Ybor Misfits Microsanctuary doesn’t charge a set fee for the classes. Instead, the nonprofit welcomes donations for the monthly classes to help support the chickens that call the sanctuary home. (The cost for goat yoga classes ranges from $10 to $30 per person for one-hour classes.)
Unlike goat yoga classes where goats hop on participants’ backs in poses like downward dog or plank pose, the chickens from Ybor Misfits Microsanctuary were less acrobatic.
“Frankenstein was definitely making some fun noises, which was funny when it was supposed to be a zen moment,” Fox told the newspaper. “They didn’t go on top of people but were chilling and walking around people. They were a lot more social than I thought they were going to be.”
Babysitting Babies:
Spring means one thing: cheeping chicks.
When feed stores fill with brooders full of just-hatched chicks, not all of the families oohing and aahing over their adorableness want to commit to raising a flock. At Barreras Family Farm in Blair, Nebraska, Mariel Barreras came up with a solution: Rent chicks.

Work to complete:
1 > In the passage on chicken yoga and chick rentals, what is the price range for goat yoga classes?
2 > Go on with the passage on chicken yoga and chick rentals from its last sentence.
The records aren't needed here.

Supplied material:
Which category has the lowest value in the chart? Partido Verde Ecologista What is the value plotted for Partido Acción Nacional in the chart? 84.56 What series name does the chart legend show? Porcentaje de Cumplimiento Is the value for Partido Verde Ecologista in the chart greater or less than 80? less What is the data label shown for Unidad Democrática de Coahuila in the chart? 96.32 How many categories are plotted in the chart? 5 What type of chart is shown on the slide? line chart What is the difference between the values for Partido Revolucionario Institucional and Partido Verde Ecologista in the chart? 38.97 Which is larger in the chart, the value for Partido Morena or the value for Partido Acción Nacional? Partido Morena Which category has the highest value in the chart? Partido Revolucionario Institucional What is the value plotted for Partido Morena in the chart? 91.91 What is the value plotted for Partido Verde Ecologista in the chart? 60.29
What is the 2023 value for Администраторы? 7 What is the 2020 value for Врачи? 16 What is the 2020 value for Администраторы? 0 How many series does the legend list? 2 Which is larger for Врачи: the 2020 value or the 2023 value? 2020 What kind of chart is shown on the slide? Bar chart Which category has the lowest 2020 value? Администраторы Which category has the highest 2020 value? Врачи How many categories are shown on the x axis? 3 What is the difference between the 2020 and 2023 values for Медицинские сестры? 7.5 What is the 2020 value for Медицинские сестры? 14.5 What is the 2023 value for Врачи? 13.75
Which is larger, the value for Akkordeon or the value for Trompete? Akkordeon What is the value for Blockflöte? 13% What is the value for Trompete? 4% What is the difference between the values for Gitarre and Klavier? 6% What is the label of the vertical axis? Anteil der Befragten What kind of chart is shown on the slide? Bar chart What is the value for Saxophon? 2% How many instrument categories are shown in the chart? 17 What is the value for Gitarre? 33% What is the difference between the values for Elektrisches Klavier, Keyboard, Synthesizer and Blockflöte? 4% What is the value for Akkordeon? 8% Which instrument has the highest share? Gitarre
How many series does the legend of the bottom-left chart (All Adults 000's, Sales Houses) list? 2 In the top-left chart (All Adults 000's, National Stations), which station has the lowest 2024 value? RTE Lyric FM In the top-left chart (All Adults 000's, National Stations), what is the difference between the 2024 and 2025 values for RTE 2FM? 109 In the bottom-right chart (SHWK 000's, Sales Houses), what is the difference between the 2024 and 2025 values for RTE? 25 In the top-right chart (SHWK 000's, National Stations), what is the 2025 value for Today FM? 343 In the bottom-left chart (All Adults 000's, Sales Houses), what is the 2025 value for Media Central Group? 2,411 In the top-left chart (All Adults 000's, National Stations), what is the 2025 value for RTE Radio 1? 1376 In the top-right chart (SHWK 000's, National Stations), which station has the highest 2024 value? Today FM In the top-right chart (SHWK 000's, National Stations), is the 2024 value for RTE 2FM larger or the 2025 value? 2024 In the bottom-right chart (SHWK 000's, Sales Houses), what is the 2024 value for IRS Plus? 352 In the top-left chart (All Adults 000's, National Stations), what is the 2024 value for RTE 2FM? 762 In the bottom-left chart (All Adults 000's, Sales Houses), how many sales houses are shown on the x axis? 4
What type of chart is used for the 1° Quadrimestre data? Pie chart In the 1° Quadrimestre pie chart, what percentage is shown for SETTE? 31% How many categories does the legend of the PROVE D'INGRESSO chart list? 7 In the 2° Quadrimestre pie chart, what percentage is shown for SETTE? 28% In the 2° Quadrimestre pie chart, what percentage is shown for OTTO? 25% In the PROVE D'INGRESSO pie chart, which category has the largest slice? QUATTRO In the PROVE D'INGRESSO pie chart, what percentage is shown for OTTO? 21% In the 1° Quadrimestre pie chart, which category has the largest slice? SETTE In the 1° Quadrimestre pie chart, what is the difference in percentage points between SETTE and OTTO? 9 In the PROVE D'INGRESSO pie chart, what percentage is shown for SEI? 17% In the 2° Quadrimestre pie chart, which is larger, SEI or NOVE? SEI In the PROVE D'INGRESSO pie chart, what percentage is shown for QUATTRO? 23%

Results in order:
1 > $10 to $30 per person for one-hour classes.

2 >
It started when she noticed a glut of Craiglist ads for free chickens after cute Easter chicks grew into chickens.
“We’re trying to alleviate the abandonment of the chickens,” she told Channel 3 News in Omaha.
Mariel Barreras introduced the Rent-a-Chick program in 2014. In addition to two chicks, each $85 kit comes with a clear tote for a brooder, heating pad, bedding, water and food dishes, chick feed, and a class to help families take care of their chicks.
The program isn’t just for families; the farm also rents chicks to schools and daycares to help teach children about science and caring for animals, as well as empathy and compassion.
Barreras even created a private Facebook page to post tips and reminders about caring for chicks, answering questions and encouraging families to post information about their experiences and share photos of their chicks.
Families return their chickens after one to two weeks, and they continue their lives on the farm. Once the hens start laying in the fall, families are encouraged to return to visit with their chickens and pick up one dozen eggs.
The program has proven popular with local families and teachers, and demand for Rent-a-Chick kits has increased every year since the program started.
Flock boss:
At the beginning of the COVID-19 pandemic, Francie Dunlap often participated in Zoom happy hours. Her friends often heard the sound of animals in the background and begged Dunlap to take her phone out into the pasture so the horses, mini donkeys, ducks, and chickens living on Peace N Peas Farm in Indian Trail, North Carolina, could be part of the call too.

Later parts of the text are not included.